Word2Vec permits a compressed representation by using an embedding, which employs a neural network to effectively reduce the dimensionality by creating a dense vector representation of words for storage and analysis.
What are the two architectures used for Word2Vec?
(1) The CBoW is a “fill in the blank” technique that proposes a probability-ordered list of words that would fill in the gap between a few words before and after a missing word.
(2) The skip-gram, on the other hand, is like a “word association” technique that uses a particular word to predict the words that surround it within a certain number of places before and after that word.
What is the size of the vectors for Word2Vec?
Typically, the embedding layer includes 300 neurons. This implies that we can measure how close every word is to every other word using a weight space, of dimension |W| × 300, from the input layer to the hidden layer, rather than |W| × |W| for the conventional BoW representation, which implies a considerable reduction in dimensionality. The input layer comprises a set of one hot encoded vectors that take the value 1 in the position reflecting the index of the word and 0 everywhere else, while the output layer contains the probabilities associated with the predictions for the target word (for CBoW) or for the context words (for skip-gram). Estimation of the weights usually takes place via gradient descent method like the one employed for training feedforward neural networks.

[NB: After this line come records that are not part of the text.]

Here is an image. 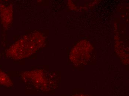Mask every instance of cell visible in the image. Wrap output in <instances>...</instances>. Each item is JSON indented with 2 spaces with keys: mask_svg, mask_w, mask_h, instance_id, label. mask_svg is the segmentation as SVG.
<instances>
[{
  "mask_svg": "<svg viewBox=\"0 0 129 96\" xmlns=\"http://www.w3.org/2000/svg\"><path fill=\"white\" fill-rule=\"evenodd\" d=\"M0 83L7 86L12 85V83L10 79L2 72H0Z\"/></svg>",
  "mask_w": 129,
  "mask_h": 96,
  "instance_id": "1",
  "label": "cell"
}]
</instances>
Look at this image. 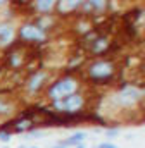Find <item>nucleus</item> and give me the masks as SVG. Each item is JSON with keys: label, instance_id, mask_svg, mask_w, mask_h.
<instances>
[{"label": "nucleus", "instance_id": "nucleus-22", "mask_svg": "<svg viewBox=\"0 0 145 148\" xmlns=\"http://www.w3.org/2000/svg\"><path fill=\"white\" fill-rule=\"evenodd\" d=\"M26 148H38V147H26Z\"/></svg>", "mask_w": 145, "mask_h": 148}, {"label": "nucleus", "instance_id": "nucleus-16", "mask_svg": "<svg viewBox=\"0 0 145 148\" xmlns=\"http://www.w3.org/2000/svg\"><path fill=\"white\" fill-rule=\"evenodd\" d=\"M10 133H7V131H0V141H3V143H9L10 141Z\"/></svg>", "mask_w": 145, "mask_h": 148}, {"label": "nucleus", "instance_id": "nucleus-12", "mask_svg": "<svg viewBox=\"0 0 145 148\" xmlns=\"http://www.w3.org/2000/svg\"><path fill=\"white\" fill-rule=\"evenodd\" d=\"M79 5H81V0H69V2H68V0H61V2L55 3V10H57L61 16H68L69 12L78 10Z\"/></svg>", "mask_w": 145, "mask_h": 148}, {"label": "nucleus", "instance_id": "nucleus-10", "mask_svg": "<svg viewBox=\"0 0 145 148\" xmlns=\"http://www.w3.org/2000/svg\"><path fill=\"white\" fill-rule=\"evenodd\" d=\"M107 7V2L106 0H88V2H81L79 9L85 16H97L100 12H104V9Z\"/></svg>", "mask_w": 145, "mask_h": 148}, {"label": "nucleus", "instance_id": "nucleus-20", "mask_svg": "<svg viewBox=\"0 0 145 148\" xmlns=\"http://www.w3.org/2000/svg\"><path fill=\"white\" fill-rule=\"evenodd\" d=\"M74 148H86V145H85V143H79V145H76Z\"/></svg>", "mask_w": 145, "mask_h": 148}, {"label": "nucleus", "instance_id": "nucleus-2", "mask_svg": "<svg viewBox=\"0 0 145 148\" xmlns=\"http://www.w3.org/2000/svg\"><path fill=\"white\" fill-rule=\"evenodd\" d=\"M78 79L74 76H64L57 81H54L48 88H47V97L52 100V102H57V100H62L69 95L78 93Z\"/></svg>", "mask_w": 145, "mask_h": 148}, {"label": "nucleus", "instance_id": "nucleus-13", "mask_svg": "<svg viewBox=\"0 0 145 148\" xmlns=\"http://www.w3.org/2000/svg\"><path fill=\"white\" fill-rule=\"evenodd\" d=\"M85 140H86V133L85 131H78V133H72L69 138L62 140L59 145H62V147H66V148H71V147L79 145V143H85Z\"/></svg>", "mask_w": 145, "mask_h": 148}, {"label": "nucleus", "instance_id": "nucleus-6", "mask_svg": "<svg viewBox=\"0 0 145 148\" xmlns=\"http://www.w3.org/2000/svg\"><path fill=\"white\" fill-rule=\"evenodd\" d=\"M47 79H48V73L43 71V69H38V71H33V73L28 76L26 83H24V88L28 93H38L45 84H47Z\"/></svg>", "mask_w": 145, "mask_h": 148}, {"label": "nucleus", "instance_id": "nucleus-3", "mask_svg": "<svg viewBox=\"0 0 145 148\" xmlns=\"http://www.w3.org/2000/svg\"><path fill=\"white\" fill-rule=\"evenodd\" d=\"M88 77L97 83V84H107L109 81L114 77L116 74V64L112 60H104V59H99V60H93L88 69H86Z\"/></svg>", "mask_w": 145, "mask_h": 148}, {"label": "nucleus", "instance_id": "nucleus-4", "mask_svg": "<svg viewBox=\"0 0 145 148\" xmlns=\"http://www.w3.org/2000/svg\"><path fill=\"white\" fill-rule=\"evenodd\" d=\"M83 105H85V98L79 93H74V95H69V97H66L62 100L52 102V107L55 110L62 112V114H69V115L78 114V112L83 109Z\"/></svg>", "mask_w": 145, "mask_h": 148}, {"label": "nucleus", "instance_id": "nucleus-11", "mask_svg": "<svg viewBox=\"0 0 145 148\" xmlns=\"http://www.w3.org/2000/svg\"><path fill=\"white\" fill-rule=\"evenodd\" d=\"M14 114H16V103L7 97H0V121H5Z\"/></svg>", "mask_w": 145, "mask_h": 148}, {"label": "nucleus", "instance_id": "nucleus-5", "mask_svg": "<svg viewBox=\"0 0 145 148\" xmlns=\"http://www.w3.org/2000/svg\"><path fill=\"white\" fill-rule=\"evenodd\" d=\"M19 38L28 43H43L47 40V33H43L35 23H24L19 28Z\"/></svg>", "mask_w": 145, "mask_h": 148}, {"label": "nucleus", "instance_id": "nucleus-7", "mask_svg": "<svg viewBox=\"0 0 145 148\" xmlns=\"http://www.w3.org/2000/svg\"><path fill=\"white\" fill-rule=\"evenodd\" d=\"M109 48H110V40H109L107 35L97 33V36L88 43V50H90L93 55H104V53L109 52Z\"/></svg>", "mask_w": 145, "mask_h": 148}, {"label": "nucleus", "instance_id": "nucleus-19", "mask_svg": "<svg viewBox=\"0 0 145 148\" xmlns=\"http://www.w3.org/2000/svg\"><path fill=\"white\" fill-rule=\"evenodd\" d=\"M28 136H30V138H41V136H45V133H43V131H31Z\"/></svg>", "mask_w": 145, "mask_h": 148}, {"label": "nucleus", "instance_id": "nucleus-21", "mask_svg": "<svg viewBox=\"0 0 145 148\" xmlns=\"http://www.w3.org/2000/svg\"><path fill=\"white\" fill-rule=\"evenodd\" d=\"M52 148H66V147H62V145H55V147H52Z\"/></svg>", "mask_w": 145, "mask_h": 148}, {"label": "nucleus", "instance_id": "nucleus-8", "mask_svg": "<svg viewBox=\"0 0 145 148\" xmlns=\"http://www.w3.org/2000/svg\"><path fill=\"white\" fill-rule=\"evenodd\" d=\"M26 57H28V53L23 50V47H17L7 55V64H9L10 69H21L28 60Z\"/></svg>", "mask_w": 145, "mask_h": 148}, {"label": "nucleus", "instance_id": "nucleus-14", "mask_svg": "<svg viewBox=\"0 0 145 148\" xmlns=\"http://www.w3.org/2000/svg\"><path fill=\"white\" fill-rule=\"evenodd\" d=\"M33 7H35L40 14L48 16V14L55 9V2H54V0H38V2H35Z\"/></svg>", "mask_w": 145, "mask_h": 148}, {"label": "nucleus", "instance_id": "nucleus-1", "mask_svg": "<svg viewBox=\"0 0 145 148\" xmlns=\"http://www.w3.org/2000/svg\"><path fill=\"white\" fill-rule=\"evenodd\" d=\"M142 98H144L142 88H137L130 83H124L119 88V91L110 97V103L119 110H130V109L137 107L138 103H142Z\"/></svg>", "mask_w": 145, "mask_h": 148}, {"label": "nucleus", "instance_id": "nucleus-18", "mask_svg": "<svg viewBox=\"0 0 145 148\" xmlns=\"http://www.w3.org/2000/svg\"><path fill=\"white\" fill-rule=\"evenodd\" d=\"M97 148H119V147L114 145V143H110V141H104V143H100Z\"/></svg>", "mask_w": 145, "mask_h": 148}, {"label": "nucleus", "instance_id": "nucleus-17", "mask_svg": "<svg viewBox=\"0 0 145 148\" xmlns=\"http://www.w3.org/2000/svg\"><path fill=\"white\" fill-rule=\"evenodd\" d=\"M117 134H119V129H116V127H114V129H106V136H107V138H114V136H117Z\"/></svg>", "mask_w": 145, "mask_h": 148}, {"label": "nucleus", "instance_id": "nucleus-15", "mask_svg": "<svg viewBox=\"0 0 145 148\" xmlns=\"http://www.w3.org/2000/svg\"><path fill=\"white\" fill-rule=\"evenodd\" d=\"M31 127H33V121L31 119H23V121L16 122L14 133H24V131H30Z\"/></svg>", "mask_w": 145, "mask_h": 148}, {"label": "nucleus", "instance_id": "nucleus-9", "mask_svg": "<svg viewBox=\"0 0 145 148\" xmlns=\"http://www.w3.org/2000/svg\"><path fill=\"white\" fill-rule=\"evenodd\" d=\"M14 36H16V28L12 23L9 21H2L0 23V48L10 45L14 41Z\"/></svg>", "mask_w": 145, "mask_h": 148}]
</instances>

How to measure word similarity?
To find word similarities, a measure such as the cosine similarity8 of two words in a word vector space is typically used. Cosine similarity measures the “distance” between words where similar words will be close together and dissimilar words will be far apart in the vector space. The model learns the relationships between words by looking for co-occurrences across sentences. For example, if the word is “risk,” it is likely that the words “loss” and “management” would be close to it, but “university” would probably be much further away. In addition to analyzing how close the words are to each other, the embeddings can also reveal other relationships between words. One can perform quasi-mathematical operations with the word vectors, which capture word associations in different dimensions of word vector space.
Word embeddings are useful because they can capture “pseudo-meanings” through similarities measured by distances between vector representations.
What are the limitations of Word2Vec?
Although word embedding techniques such as Word2Vec represented a major step forward in natural language processing, they are nonetheless limited by their inability to capture sentence-level contexts (where the same word has an entirely different meaning depending on the context in which it is used in a sentence). Word embeddings also ignore more distant words that fall outside of CBoW or skip-gram range, and do not consider word order within the range. Word2Vec’s usefulness is also constrained by its requirement that the context window length is fixed and must be specified a priori by the analyst.
What is a Recurrent Neural Network (RNN)?
An alternative architecture that has been used to capture the relationship between distant words is a recurrent neural network (RNN). In a basic version of RNN, a memory (or, hidden) cell, is present. The hidden cell’s value at time t is a function of the current inputs, as well as its value at time step t − 1. At any time step, the RNN combines the inputs from the current time step as well as the values stored in memory to generate the output.
How does an RNN capture the notion of context?
RNNs do not treat words in a sentence as if they are independent of one another. Rather, RNNs are designed to handle ordered (sequential) data and they operate iteratively (i.e., in a loop) by combining the current inputs with the values stored in the hidden units to generate output for a time period. The output values are stored in the hidden units, which then become part of the output calculations in the next time period. For this reason, RNNs are sometimes known as autoregressive neural networks. They can capture the order of words in a sentence and, potentially, they can also handle dependencies between one word and another word any number of places away in a sentence. RNNs use data sequentially, which means that they process each observation one-by-one. Whereas Word2Vec requires that each vector be of the same length, RNNs can handle variable length vectors.